In the last couple of years, we’ve seen amazing advancements in AI systems when it comes to recognizing and analyzing the contents of complicated images. But a new paper highlights how many state-of-the-art “vision learning Models” (VLMs) often fail at simple, low-level visual analysis tasks that are trivially easy for a human.
In the provocatively titled pre-print paper “Vision language models are blind“ (which has a PDF version that includes a dark sunglasses emoji in the title), researchers from Auburn University and the University of Alberta create eight simple visual acuity tests with objectively correct answers. These range from identifying how often two colored lines intersect to identifying which letter in a long word has been circled to counting how many nested shapes exist in an image (representative examples and results can be viewed on the research team’s webpage).
Crucially, these tests are generated by custom code and don’t rely on pre-existing images or tests that could be found on the public Internet, thereby “minimiz[ing] the chance that VLMs can solve by memorization,” according to the researchers.
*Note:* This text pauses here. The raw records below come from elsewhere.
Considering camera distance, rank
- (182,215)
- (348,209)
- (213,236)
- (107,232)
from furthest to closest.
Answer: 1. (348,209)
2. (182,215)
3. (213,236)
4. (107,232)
The tests also “require minimal to zero world knowledge” beyond basic 2D shapes, making it difficult for the answer to be inferred from “textual question and choices alone” (which has been identified as an issue for some other visual AI benchmarks).
Are you smarter than a fifth grader?
After running multiple tests across four different visual models—GPT-4o, Gemini-1.5 Pro, Sonnet-3, and Sonnet-3.5—the researchers found all four fell well short of the 100 percent accuracy you might expect for such simple visual analysis tasks (and which most sighted humans would have little trouble achieving). But the size of the AI underperformance varied greatly depending on the specific task. When asked to count the number of rows and columns in a blank grid, for instance, the best-performing model only gave an accurate answer less than 60 percent of the time. On the other hand, Gemini-1.5 Pro hit nearly 93 percent accuracy in identifying circled letters, approaching human-level performance.
Even small changes to the tasks could also lead to huge changes in results. While all four tested models were able to correctly identify five overlapping hollow circles, the accuracy across all models dropped to well below 50 percent when six to nine circles were involved. The researchers hypothesize that this “suggests that VLMs are biased towards the well-known Olympic logo, which has 5 circles.” In other cases, models occasionally hallucinated nonsensical answers, such as guessing “9,” “n”, or “©” as the circled letter in the word “Subdermatoglyphic.”
Overall, the results highlight how AI models that can perform well at high-level visual reasoning have some significant “blind spots” (sorry) when it comes to low-level abstract images. It’s all somewhat reminiscent of similar capability gaps that we often see in state-of-the-art large language models, which can create extremely cogent summaries of lengthy texts while at the same time failing extremely basic math and spelling questions.
These gaps in VLM capabilities could come down to the inability of these systems to generalize beyond the kinds of content they are explicitly trained on. Yet when the researchers tried fine-tuning a model using specific images drawn from one of their tasks (the “are two circles touching?” test), that model showed only modest improvement, from 17 percent accuracy up to around 37 percent. “The loss values for all these experiments were very close to zero, indicating that the model overfits the training set but fails to generalize,” the researchers write.
The researchers propose that the VLM capability gap may be related to the so-called “late fusion” of vision encoders onto pre-trained large language models. An “early fusion” training approach that integrates visual encoding alongside language training could lead to better results on these low-level tasks, the researchers suggest (without providing any sort of analysis of this question).